Swedish clothing retail major H&M will continue to buy garment items from Bangladesh even as it scouts for alternative sourcing destinations, a top official of the company has said according to reports in the Bangladeshi media.
“H&M has maintained good relations with Bangladesh over the last 30 years. We have a long-term plan for Bangladesh. So we will continue business with Bangladesh,” said Hendrik Heuermann, Sustainability Manager of H&M in Germany.
Heuermann’s comment came at an interaction with a group of Bangladeshi journalists who visited his Hamburg office in Germany last week.
H&M, the largest buyer for Bangladesh’s clothing products, has recently started sourcing garment items from some new destinations such as Ethiopia and Myanmar. H&M purchases about $5 billion of garment products from Bangladesh a year.
The company will use Ethiopia and Myanmar as the sources of basic garment items as Bangladesh started producing value-added garment items like jackets, for upscale customers in the western world, Heuermann said.
But he declined to comment on the quantity and prices of the apparel items the company sources from Bangladesh every year.
He said H&M has no plan currently to open any retail shop in Bangladesh, although the retail giant opened some stores in India last year to meet the demand for middle-income customers.
H&M also plans to open stores in New Zealand, Puerto Rico and Cyprus this year as the company thinks those are its potential markets, the official said.

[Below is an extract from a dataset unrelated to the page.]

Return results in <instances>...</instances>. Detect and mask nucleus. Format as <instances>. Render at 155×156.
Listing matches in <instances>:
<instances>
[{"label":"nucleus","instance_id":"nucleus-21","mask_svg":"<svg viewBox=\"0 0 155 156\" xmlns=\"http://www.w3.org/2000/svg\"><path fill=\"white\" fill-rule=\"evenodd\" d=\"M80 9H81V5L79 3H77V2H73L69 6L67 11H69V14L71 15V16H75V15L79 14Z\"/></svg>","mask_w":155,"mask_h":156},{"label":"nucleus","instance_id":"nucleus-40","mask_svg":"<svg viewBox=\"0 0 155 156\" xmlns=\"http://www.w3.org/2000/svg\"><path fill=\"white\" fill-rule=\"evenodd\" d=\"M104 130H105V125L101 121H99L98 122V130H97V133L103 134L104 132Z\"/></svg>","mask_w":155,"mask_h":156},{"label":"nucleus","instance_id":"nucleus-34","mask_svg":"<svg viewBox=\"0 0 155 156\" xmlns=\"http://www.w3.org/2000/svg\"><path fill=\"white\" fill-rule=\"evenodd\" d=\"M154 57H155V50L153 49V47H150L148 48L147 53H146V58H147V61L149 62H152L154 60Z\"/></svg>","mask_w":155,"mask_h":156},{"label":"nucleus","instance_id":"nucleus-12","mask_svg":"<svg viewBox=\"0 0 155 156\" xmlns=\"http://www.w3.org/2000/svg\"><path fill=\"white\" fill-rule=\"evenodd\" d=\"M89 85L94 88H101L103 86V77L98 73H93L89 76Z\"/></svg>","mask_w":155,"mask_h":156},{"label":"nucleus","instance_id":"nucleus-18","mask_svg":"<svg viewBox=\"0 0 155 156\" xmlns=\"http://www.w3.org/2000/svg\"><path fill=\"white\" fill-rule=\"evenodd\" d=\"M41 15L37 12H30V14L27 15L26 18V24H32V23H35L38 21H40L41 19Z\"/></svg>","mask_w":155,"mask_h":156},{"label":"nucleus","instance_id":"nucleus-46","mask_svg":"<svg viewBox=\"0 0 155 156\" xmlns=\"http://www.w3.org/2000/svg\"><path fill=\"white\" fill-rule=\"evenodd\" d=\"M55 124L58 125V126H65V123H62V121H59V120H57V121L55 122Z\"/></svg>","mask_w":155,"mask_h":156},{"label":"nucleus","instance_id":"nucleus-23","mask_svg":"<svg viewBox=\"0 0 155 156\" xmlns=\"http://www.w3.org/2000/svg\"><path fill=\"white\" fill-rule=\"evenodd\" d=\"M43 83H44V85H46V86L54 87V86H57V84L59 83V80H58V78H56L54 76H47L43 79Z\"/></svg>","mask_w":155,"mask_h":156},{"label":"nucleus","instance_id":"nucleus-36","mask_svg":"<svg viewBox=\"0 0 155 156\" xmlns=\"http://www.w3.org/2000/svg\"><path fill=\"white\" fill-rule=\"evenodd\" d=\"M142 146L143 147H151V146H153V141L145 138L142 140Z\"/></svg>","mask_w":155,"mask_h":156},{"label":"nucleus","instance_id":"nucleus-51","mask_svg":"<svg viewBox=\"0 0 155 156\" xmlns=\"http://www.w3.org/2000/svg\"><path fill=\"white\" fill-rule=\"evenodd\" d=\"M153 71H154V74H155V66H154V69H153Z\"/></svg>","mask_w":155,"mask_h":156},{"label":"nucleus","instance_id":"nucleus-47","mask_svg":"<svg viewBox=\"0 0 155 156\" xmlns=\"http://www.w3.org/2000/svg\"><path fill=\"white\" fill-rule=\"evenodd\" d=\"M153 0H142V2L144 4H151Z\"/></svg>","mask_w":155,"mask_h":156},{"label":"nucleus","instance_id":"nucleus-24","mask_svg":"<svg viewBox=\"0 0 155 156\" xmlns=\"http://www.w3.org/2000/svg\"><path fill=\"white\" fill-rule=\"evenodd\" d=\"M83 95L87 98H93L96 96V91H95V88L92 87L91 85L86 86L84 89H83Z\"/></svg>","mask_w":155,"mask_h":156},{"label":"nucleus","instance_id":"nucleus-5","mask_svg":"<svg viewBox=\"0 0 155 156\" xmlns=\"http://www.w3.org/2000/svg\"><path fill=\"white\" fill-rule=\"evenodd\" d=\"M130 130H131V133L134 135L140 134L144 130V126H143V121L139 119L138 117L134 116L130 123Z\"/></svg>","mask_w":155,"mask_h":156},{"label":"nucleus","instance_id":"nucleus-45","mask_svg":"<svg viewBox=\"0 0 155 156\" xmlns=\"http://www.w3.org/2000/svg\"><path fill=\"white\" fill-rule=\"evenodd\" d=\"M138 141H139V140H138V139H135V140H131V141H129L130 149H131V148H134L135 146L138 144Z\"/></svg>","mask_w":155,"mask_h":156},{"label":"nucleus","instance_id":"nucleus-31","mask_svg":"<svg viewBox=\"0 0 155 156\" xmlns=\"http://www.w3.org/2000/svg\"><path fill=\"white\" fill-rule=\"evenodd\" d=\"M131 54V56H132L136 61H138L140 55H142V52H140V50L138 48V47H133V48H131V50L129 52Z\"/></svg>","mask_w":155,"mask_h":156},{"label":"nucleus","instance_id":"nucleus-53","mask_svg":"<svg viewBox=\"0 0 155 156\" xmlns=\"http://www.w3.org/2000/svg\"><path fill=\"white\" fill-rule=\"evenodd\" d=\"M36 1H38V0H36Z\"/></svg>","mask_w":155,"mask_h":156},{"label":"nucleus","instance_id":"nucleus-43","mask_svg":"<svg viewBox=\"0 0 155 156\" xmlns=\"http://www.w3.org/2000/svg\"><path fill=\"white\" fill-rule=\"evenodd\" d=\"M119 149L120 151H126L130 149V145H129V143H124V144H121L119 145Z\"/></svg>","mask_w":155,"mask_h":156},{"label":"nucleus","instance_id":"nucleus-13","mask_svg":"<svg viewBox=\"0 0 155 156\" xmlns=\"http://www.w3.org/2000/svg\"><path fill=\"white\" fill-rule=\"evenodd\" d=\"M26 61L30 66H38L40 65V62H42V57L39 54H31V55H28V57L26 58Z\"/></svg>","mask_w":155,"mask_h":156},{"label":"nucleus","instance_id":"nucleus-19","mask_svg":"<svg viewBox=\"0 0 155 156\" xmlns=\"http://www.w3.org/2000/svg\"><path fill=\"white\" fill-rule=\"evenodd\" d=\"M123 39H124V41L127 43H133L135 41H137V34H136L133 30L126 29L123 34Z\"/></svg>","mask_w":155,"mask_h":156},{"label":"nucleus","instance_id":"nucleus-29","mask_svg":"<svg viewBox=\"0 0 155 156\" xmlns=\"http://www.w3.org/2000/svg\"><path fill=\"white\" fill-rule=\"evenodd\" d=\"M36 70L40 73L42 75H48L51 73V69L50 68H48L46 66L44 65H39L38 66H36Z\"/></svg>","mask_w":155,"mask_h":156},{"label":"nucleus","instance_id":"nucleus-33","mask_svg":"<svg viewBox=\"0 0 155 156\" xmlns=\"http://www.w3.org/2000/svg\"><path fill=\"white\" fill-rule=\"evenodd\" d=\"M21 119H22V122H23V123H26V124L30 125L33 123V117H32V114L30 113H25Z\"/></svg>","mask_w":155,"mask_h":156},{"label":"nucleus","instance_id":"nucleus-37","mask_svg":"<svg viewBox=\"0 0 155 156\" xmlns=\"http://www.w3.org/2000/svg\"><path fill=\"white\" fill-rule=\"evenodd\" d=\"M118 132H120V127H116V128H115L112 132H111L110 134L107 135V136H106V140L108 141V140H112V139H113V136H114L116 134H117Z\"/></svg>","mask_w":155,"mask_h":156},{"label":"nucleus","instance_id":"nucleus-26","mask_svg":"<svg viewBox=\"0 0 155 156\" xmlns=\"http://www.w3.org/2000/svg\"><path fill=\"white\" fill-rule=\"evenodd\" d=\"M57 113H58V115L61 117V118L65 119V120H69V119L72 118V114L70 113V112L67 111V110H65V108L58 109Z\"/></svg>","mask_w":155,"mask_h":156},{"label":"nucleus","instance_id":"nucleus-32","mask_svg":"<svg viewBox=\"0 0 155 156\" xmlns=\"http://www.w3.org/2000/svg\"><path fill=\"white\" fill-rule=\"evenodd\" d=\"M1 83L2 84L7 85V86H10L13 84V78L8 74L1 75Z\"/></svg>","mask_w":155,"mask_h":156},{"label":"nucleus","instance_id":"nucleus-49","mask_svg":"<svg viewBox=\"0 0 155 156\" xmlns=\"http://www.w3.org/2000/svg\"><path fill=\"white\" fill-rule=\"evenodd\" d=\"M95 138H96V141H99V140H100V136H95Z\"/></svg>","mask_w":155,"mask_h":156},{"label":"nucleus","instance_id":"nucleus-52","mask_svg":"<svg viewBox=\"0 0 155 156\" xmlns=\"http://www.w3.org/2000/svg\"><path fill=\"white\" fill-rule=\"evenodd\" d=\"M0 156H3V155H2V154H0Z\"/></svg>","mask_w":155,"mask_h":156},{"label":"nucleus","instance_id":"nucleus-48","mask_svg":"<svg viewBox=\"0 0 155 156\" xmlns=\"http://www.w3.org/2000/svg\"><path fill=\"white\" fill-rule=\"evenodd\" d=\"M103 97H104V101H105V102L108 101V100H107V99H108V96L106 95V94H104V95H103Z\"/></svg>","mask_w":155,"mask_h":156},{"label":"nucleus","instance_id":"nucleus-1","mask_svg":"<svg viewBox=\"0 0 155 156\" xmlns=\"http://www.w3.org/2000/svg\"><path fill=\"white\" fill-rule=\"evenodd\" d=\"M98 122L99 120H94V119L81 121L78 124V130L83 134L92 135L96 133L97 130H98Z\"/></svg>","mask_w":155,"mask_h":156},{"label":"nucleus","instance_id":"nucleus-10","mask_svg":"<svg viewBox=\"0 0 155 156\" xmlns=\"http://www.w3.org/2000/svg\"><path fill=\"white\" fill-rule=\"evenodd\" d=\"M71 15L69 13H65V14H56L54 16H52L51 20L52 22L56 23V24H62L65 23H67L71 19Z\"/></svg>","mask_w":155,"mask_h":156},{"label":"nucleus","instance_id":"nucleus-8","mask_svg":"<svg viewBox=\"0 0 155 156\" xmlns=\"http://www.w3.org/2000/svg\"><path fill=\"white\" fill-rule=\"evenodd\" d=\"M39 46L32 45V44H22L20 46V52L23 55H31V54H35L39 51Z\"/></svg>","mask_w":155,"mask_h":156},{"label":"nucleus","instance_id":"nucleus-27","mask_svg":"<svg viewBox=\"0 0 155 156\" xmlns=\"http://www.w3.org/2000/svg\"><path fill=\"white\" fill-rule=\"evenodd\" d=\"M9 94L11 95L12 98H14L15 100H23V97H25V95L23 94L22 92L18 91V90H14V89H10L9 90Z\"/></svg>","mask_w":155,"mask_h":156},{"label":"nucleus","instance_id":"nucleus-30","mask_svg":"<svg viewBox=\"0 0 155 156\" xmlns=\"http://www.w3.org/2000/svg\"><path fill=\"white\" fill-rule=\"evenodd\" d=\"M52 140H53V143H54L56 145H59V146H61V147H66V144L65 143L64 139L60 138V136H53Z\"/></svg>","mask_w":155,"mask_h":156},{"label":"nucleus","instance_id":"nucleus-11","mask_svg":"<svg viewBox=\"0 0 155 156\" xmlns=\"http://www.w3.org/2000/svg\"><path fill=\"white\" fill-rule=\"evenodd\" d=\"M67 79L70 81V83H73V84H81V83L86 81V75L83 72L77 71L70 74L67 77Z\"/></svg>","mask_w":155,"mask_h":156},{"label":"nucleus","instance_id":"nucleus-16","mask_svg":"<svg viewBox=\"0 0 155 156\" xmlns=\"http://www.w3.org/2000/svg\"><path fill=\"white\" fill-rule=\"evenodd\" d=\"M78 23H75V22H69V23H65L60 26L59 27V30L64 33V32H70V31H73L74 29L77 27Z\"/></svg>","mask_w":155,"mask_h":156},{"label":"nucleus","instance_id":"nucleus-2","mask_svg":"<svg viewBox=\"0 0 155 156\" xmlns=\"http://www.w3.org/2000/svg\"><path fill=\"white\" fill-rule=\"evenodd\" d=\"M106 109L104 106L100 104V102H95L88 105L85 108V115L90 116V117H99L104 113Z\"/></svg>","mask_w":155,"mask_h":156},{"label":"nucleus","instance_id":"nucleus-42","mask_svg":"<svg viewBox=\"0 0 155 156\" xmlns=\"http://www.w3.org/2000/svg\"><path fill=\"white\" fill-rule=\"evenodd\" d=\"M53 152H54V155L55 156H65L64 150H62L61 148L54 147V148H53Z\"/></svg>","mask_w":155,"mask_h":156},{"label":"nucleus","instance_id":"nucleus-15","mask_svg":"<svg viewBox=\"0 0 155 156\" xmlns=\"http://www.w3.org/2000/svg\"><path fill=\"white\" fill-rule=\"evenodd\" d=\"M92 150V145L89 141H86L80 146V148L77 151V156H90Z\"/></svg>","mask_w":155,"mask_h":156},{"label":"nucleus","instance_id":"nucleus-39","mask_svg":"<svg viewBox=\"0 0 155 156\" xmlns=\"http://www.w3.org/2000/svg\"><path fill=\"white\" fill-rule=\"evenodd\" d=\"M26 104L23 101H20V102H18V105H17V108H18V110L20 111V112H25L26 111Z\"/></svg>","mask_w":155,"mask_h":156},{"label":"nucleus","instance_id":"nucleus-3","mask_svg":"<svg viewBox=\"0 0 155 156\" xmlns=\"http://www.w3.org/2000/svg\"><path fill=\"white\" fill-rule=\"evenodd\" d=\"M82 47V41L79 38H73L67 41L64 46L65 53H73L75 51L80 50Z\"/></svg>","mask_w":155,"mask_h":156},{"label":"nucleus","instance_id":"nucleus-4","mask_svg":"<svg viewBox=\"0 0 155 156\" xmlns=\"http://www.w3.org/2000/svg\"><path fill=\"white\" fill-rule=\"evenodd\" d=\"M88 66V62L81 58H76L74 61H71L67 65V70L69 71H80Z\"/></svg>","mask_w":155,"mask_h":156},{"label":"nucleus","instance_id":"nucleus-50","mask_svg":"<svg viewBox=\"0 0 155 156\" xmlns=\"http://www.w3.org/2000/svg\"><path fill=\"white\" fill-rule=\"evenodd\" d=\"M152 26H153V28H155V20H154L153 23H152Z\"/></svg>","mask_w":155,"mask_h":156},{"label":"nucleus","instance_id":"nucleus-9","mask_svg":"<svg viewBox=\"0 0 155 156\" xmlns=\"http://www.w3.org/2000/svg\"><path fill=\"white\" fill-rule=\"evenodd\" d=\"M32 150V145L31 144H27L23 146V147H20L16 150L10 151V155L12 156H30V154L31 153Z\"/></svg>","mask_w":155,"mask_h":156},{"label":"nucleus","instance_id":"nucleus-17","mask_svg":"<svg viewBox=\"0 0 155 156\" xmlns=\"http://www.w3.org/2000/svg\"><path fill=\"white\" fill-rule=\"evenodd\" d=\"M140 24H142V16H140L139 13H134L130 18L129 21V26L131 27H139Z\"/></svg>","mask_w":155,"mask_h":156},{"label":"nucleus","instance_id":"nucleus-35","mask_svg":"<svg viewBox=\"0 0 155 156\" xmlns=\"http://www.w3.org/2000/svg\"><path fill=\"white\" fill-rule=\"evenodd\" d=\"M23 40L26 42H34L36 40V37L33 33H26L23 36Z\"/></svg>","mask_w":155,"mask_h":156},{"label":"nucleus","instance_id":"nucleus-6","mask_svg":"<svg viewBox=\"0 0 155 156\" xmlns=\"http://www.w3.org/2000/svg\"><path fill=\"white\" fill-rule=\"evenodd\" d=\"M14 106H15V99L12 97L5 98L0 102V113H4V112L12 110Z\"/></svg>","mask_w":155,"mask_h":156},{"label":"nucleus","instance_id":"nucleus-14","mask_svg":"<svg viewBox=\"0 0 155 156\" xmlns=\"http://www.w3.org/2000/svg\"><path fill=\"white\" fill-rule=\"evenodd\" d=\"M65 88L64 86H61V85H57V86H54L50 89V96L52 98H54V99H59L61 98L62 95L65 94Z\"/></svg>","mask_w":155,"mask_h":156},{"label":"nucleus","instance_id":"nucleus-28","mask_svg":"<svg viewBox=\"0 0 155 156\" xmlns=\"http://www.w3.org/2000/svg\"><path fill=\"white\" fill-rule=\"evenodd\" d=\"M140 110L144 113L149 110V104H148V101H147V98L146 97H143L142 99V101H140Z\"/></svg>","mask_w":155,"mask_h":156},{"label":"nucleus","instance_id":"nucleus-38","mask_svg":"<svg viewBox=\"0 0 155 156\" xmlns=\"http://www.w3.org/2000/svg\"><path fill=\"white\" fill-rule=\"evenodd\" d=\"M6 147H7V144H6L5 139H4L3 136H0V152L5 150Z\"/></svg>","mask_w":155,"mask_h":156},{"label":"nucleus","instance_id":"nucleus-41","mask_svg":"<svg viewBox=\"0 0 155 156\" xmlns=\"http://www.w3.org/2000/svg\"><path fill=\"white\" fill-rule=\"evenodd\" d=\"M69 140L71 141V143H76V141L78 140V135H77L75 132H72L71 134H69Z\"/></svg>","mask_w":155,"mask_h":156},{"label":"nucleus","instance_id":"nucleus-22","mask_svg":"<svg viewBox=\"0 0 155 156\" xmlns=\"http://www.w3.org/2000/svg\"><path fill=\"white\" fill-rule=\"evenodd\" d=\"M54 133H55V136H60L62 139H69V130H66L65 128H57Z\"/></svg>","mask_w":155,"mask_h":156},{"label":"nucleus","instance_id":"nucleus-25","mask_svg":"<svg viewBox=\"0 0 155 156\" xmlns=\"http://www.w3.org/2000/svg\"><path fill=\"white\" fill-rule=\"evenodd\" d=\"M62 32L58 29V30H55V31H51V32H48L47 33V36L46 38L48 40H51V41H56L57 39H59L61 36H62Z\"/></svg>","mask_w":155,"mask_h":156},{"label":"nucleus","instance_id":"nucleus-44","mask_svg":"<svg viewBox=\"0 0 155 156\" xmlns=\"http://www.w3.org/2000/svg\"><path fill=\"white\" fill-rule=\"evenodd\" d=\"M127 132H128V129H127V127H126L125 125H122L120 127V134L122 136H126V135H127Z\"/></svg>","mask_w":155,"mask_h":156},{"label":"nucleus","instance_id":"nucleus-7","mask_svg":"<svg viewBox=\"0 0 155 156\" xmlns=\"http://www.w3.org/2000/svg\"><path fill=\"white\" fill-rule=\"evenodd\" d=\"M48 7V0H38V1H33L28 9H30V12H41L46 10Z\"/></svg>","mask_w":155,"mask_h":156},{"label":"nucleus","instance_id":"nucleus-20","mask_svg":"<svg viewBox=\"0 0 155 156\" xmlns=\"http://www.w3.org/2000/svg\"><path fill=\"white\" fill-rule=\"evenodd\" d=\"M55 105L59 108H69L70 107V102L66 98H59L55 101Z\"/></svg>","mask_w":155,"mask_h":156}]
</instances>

Heuermann said Bangladesh is still a competitive country for producing garment items.
After the Rana Plaza building collapse in April in 2013, H&M had been criticized by customers for sourcing garment items at cheap prices, although the company did not buy garments from the factories housed in the Rana Plaza building.
Heuermann said his company has started a “fair wage method” in some garment factories in Bangladesh this year to help improve productivity and factory working conditions.